Starting at the line containing "this 1080×808 image." and ending at the end of the material, swap every "detector" for "scanner" and keep everything else the same. Leave the pictures out.

* **Excerpts from bounding box data**

########################################

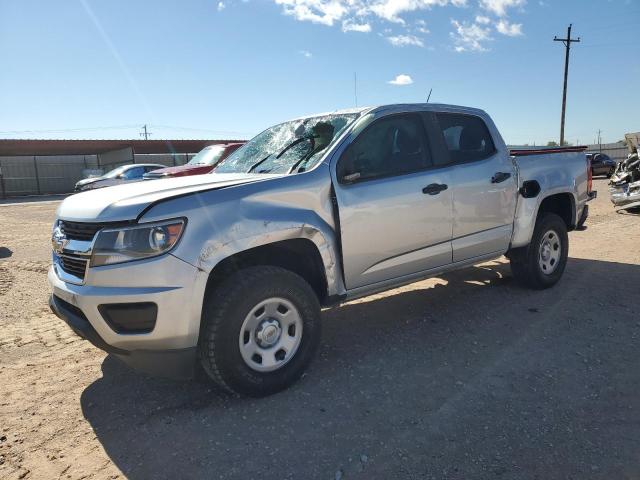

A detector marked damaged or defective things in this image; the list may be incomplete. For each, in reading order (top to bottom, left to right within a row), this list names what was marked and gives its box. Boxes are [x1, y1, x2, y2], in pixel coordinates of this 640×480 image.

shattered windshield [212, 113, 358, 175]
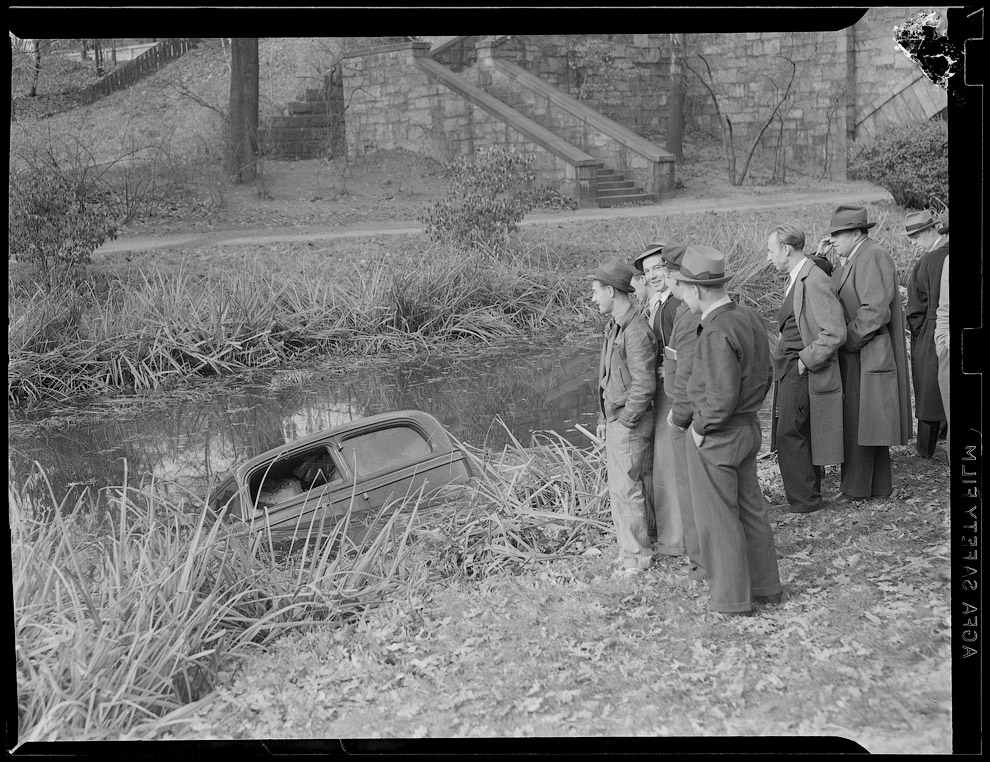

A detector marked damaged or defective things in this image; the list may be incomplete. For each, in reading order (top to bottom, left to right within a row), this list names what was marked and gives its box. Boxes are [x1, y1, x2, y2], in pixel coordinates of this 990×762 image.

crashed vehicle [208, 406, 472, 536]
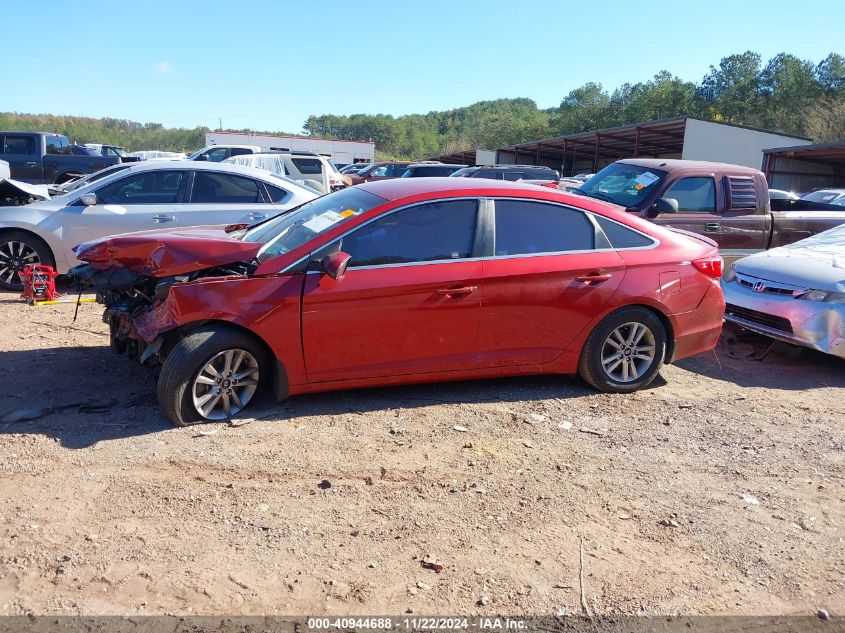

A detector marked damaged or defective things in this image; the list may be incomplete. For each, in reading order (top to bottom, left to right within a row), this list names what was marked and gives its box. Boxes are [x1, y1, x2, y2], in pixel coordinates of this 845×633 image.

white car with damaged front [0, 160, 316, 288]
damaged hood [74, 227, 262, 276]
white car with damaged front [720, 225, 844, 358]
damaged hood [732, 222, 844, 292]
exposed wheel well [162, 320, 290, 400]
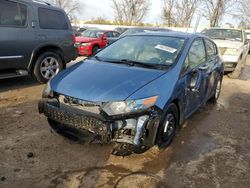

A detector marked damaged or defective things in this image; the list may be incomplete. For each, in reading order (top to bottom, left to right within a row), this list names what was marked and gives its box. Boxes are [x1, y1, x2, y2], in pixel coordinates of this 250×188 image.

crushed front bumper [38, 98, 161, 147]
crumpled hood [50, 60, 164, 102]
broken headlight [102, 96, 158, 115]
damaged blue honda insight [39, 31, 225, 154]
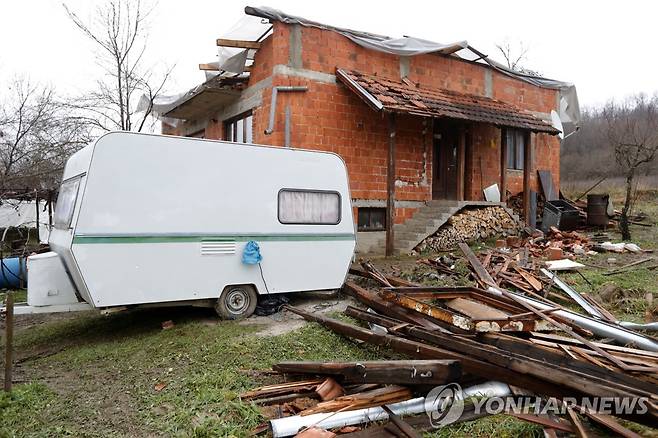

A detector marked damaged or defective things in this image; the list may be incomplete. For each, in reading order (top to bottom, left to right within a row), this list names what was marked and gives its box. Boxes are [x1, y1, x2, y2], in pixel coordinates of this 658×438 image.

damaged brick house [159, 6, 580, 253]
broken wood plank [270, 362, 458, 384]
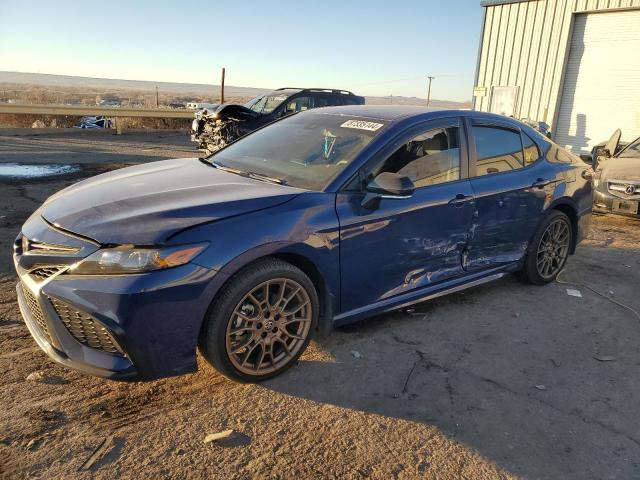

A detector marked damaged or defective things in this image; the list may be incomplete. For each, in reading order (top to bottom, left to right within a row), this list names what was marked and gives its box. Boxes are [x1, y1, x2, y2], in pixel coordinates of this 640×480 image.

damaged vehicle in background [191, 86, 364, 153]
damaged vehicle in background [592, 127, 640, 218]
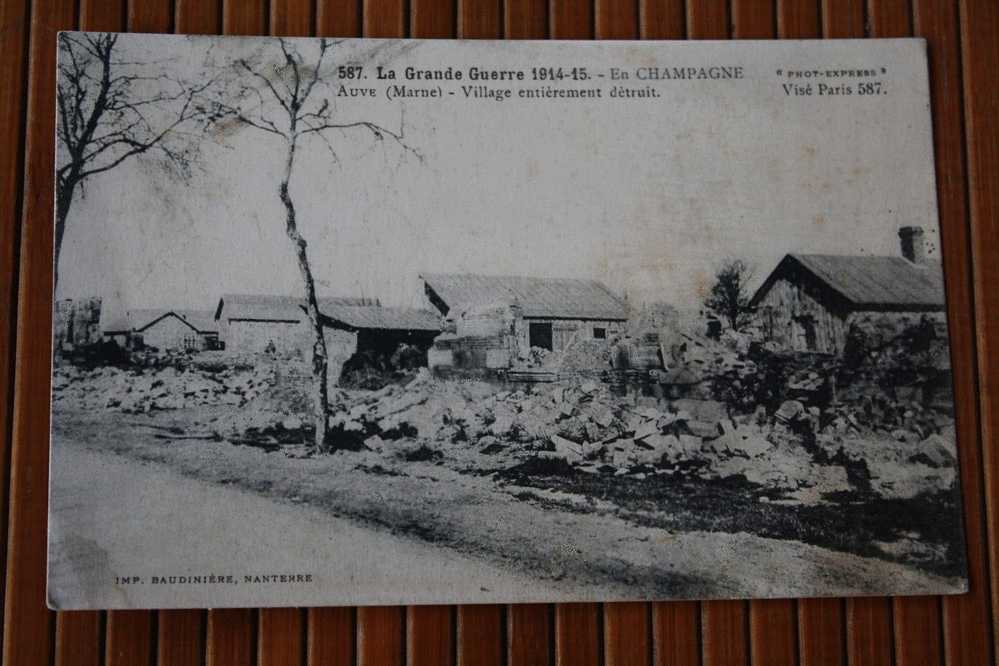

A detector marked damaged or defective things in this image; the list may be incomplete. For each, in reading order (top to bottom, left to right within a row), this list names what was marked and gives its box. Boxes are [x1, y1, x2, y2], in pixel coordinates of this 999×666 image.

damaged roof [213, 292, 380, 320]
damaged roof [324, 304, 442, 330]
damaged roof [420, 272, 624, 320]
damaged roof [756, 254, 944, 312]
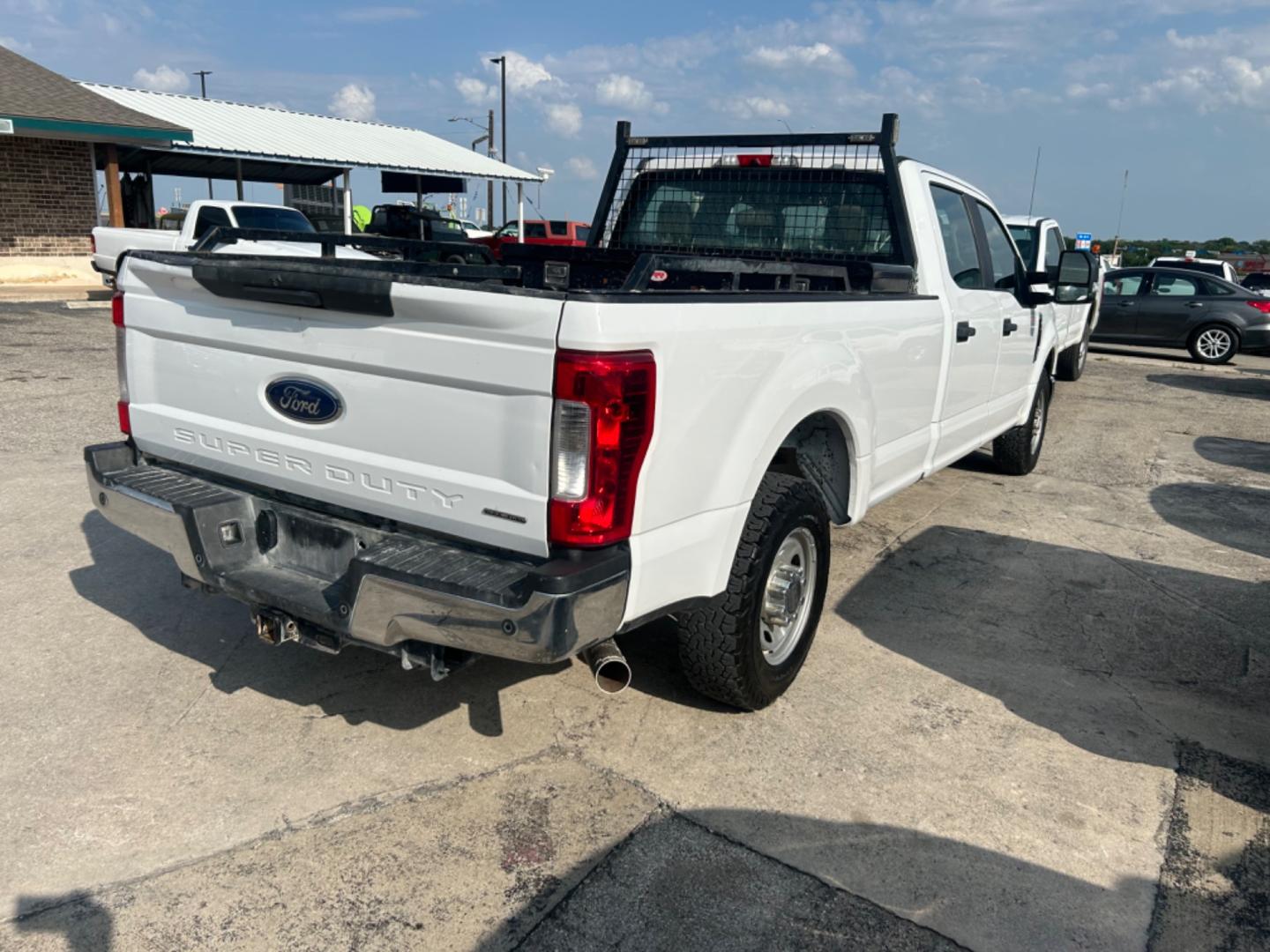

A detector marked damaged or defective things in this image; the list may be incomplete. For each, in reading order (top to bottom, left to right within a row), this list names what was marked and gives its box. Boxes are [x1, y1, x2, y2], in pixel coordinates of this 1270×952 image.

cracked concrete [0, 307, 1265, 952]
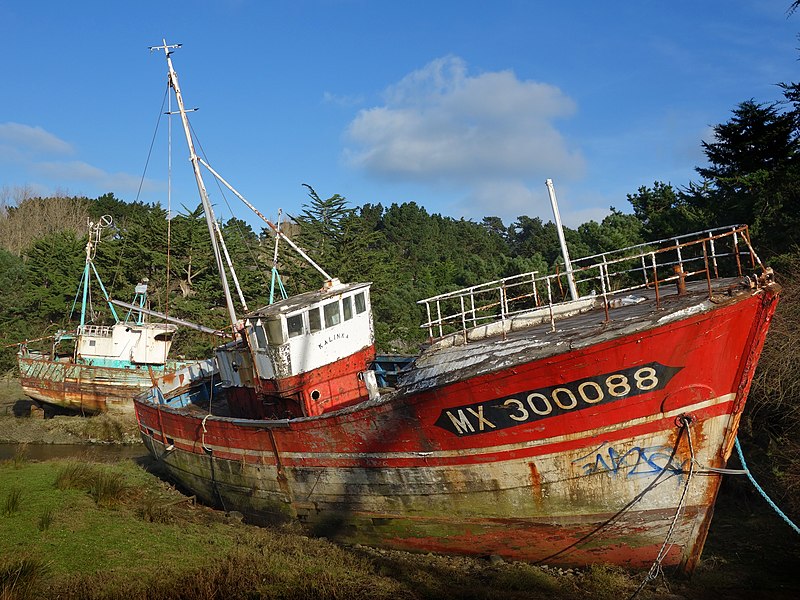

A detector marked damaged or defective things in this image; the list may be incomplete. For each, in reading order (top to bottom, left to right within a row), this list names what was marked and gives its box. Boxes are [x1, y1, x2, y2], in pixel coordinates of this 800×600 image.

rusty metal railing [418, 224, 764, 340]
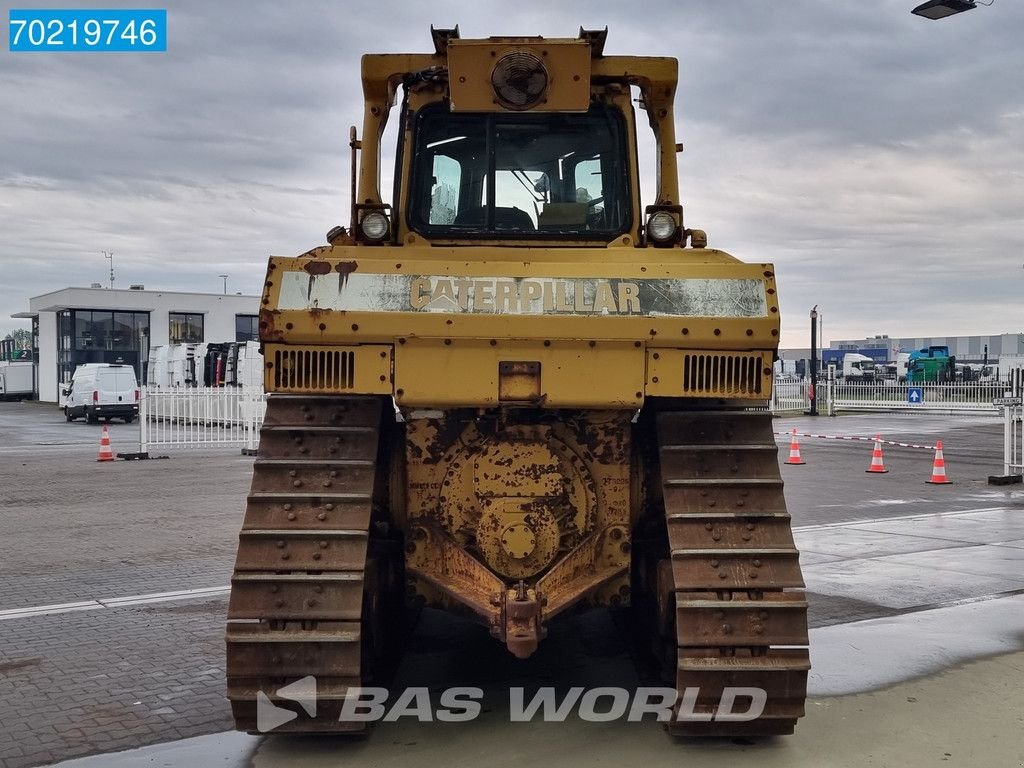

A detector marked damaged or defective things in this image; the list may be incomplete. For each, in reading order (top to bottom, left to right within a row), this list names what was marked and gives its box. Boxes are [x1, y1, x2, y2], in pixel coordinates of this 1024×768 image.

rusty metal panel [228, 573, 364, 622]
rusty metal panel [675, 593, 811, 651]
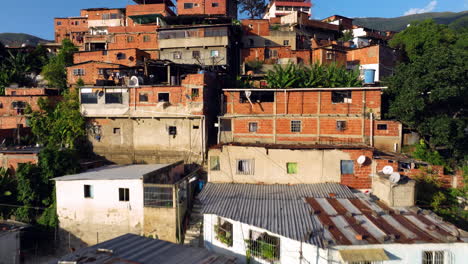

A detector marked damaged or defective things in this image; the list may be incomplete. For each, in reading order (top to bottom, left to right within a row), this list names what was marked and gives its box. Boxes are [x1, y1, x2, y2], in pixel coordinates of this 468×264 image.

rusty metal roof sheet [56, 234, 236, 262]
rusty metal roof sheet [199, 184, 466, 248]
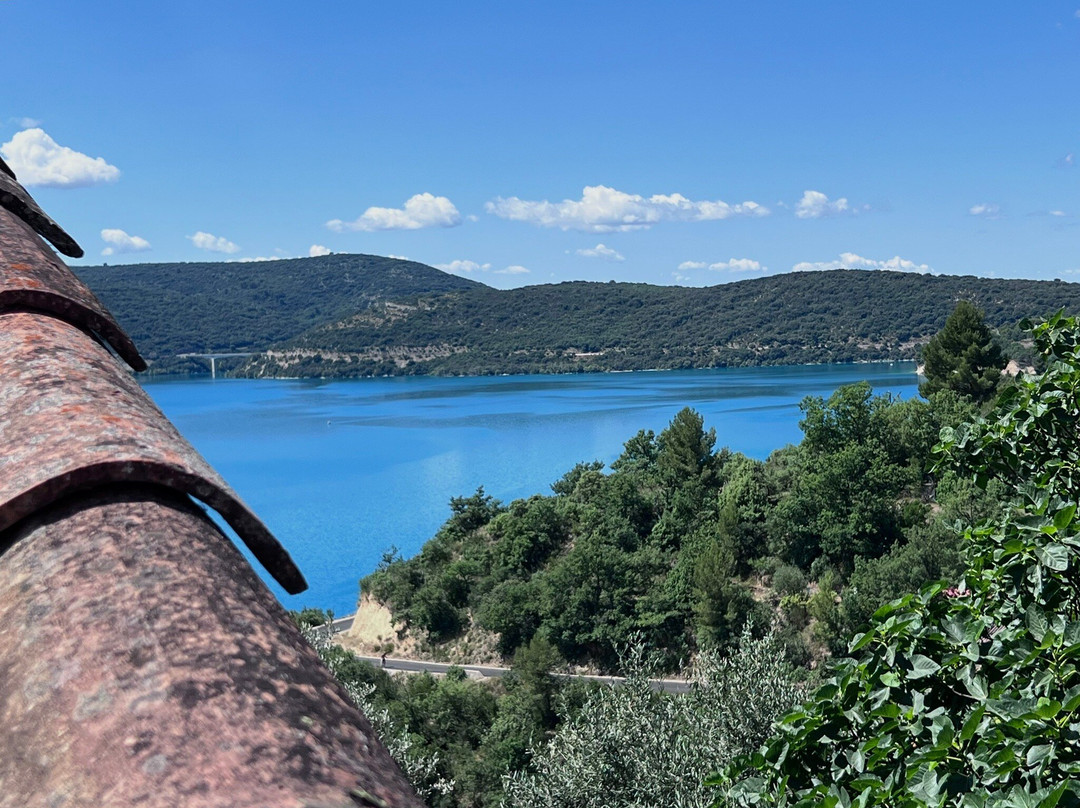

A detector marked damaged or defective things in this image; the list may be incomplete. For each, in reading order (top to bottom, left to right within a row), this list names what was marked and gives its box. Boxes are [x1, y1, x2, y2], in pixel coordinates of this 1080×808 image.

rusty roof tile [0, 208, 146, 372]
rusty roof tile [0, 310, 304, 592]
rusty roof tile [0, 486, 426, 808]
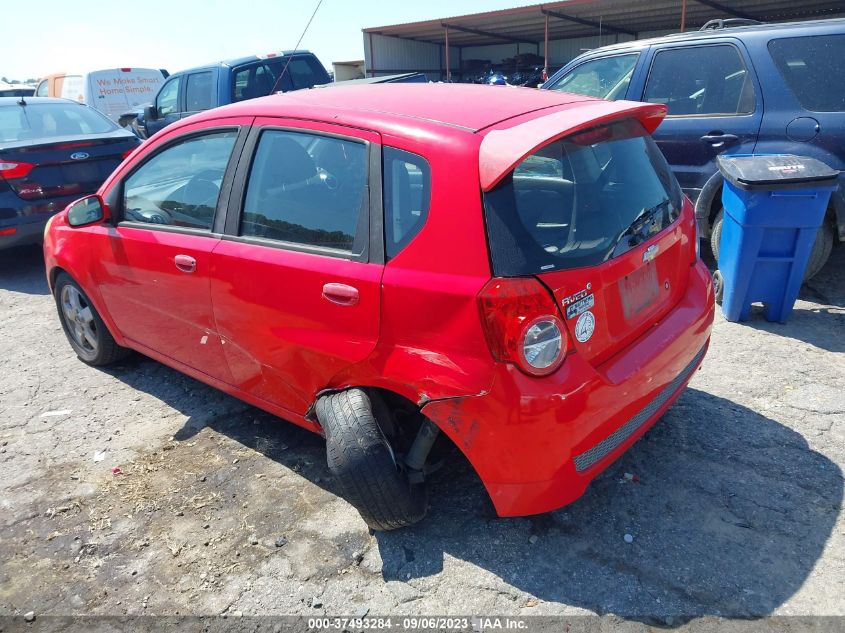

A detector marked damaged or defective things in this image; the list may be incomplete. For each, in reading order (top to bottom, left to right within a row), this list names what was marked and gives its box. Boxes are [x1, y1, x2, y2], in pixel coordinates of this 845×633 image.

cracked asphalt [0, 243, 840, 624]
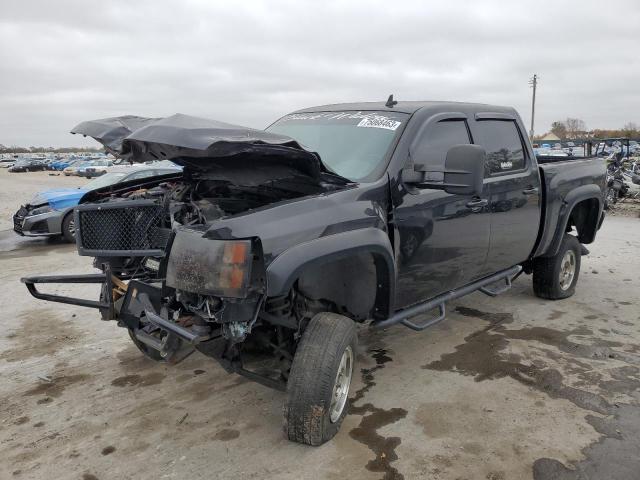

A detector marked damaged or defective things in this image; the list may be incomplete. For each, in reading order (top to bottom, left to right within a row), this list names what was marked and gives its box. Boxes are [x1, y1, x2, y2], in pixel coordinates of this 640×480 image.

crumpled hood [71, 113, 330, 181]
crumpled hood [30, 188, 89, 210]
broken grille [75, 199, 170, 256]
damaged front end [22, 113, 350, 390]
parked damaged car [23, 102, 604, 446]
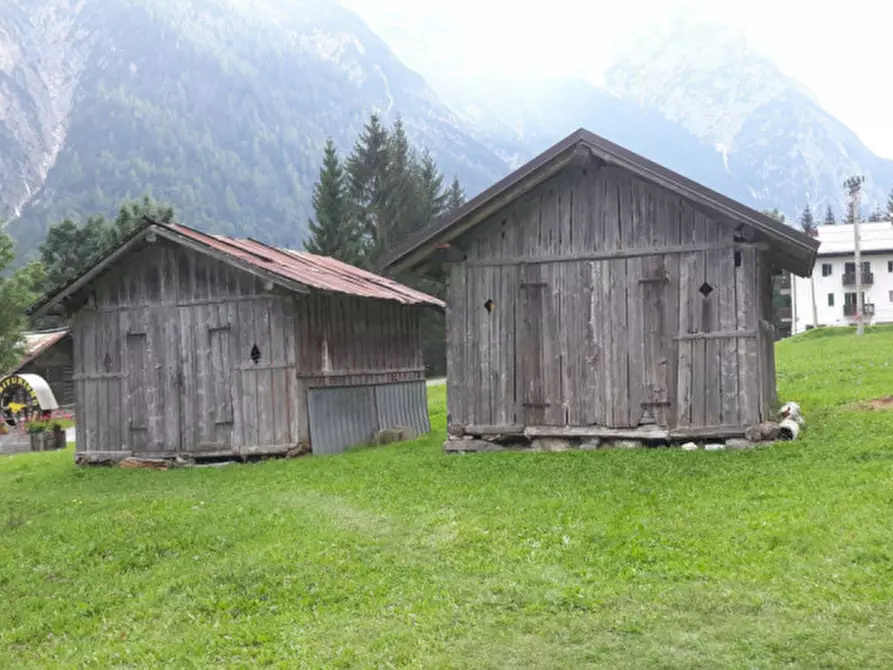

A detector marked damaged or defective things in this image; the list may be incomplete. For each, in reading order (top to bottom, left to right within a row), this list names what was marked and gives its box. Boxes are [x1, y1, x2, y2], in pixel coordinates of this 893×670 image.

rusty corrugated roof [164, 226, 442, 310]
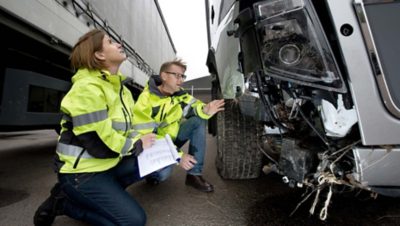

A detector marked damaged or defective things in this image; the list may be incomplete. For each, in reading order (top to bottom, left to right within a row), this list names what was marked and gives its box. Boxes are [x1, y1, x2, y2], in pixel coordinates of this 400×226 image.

########################################

* **SOLUTION TO THIS EXERCISE**
A scanner marked damaged or defective things in this image; the list may be incomplete. For each, in reading order (top to bottom, left to right within a row), this list names what was marked and gives its box. Boxes are [x1, y1, x2, y2], in pixel coordinates of this 1080×808 image.

rusty roof tile [0, 208, 146, 372]
rusty roof tile [0, 310, 304, 592]
rusty roof tile [0, 486, 426, 808]

A scanner marked damaged or defective things in this image; the list may be incomplete. For each, in reading order (top to bottom, left to right within a row), this list names what was marked and gives its box. Boxes are [x1, y1, x2, y2], in pixel coordinates of this 845×633 image.

cracked asphalt [0, 243, 840, 624]

A scanner marked damaged or defective things in this image; the list may be incomplete. For each, in reading order (top to bottom, left to right within a row), this list names what was marked and gives its box. Boxes are [x1, y1, x2, y2], in pixel coordinates of this 640×480 image.

crumpled hood [71, 113, 330, 181]
crumpled hood [30, 188, 89, 210]
broken grille [75, 199, 170, 256]
damaged front end [22, 113, 350, 390]
parked damaged car [23, 102, 604, 446]

A scanner marked damaged or defective things in this image; the list may be incomplete. For each, in reading order (top to bottom, left to right within a row), this list names what was marked and gives its box. Boxes are [x1, y1, x2, y2], in pixel coordinates of this 893×670 image.

rusty corrugated roof [164, 226, 442, 310]

A scanner marked damaged or defective things in this image; the list may be incomplete. For each, in reading order (top to bottom, left to right within a row), this list names what was marked and gives its box. Boxes are [x1, y1, x2, y2], in pixel coordinates of this 400×226 image.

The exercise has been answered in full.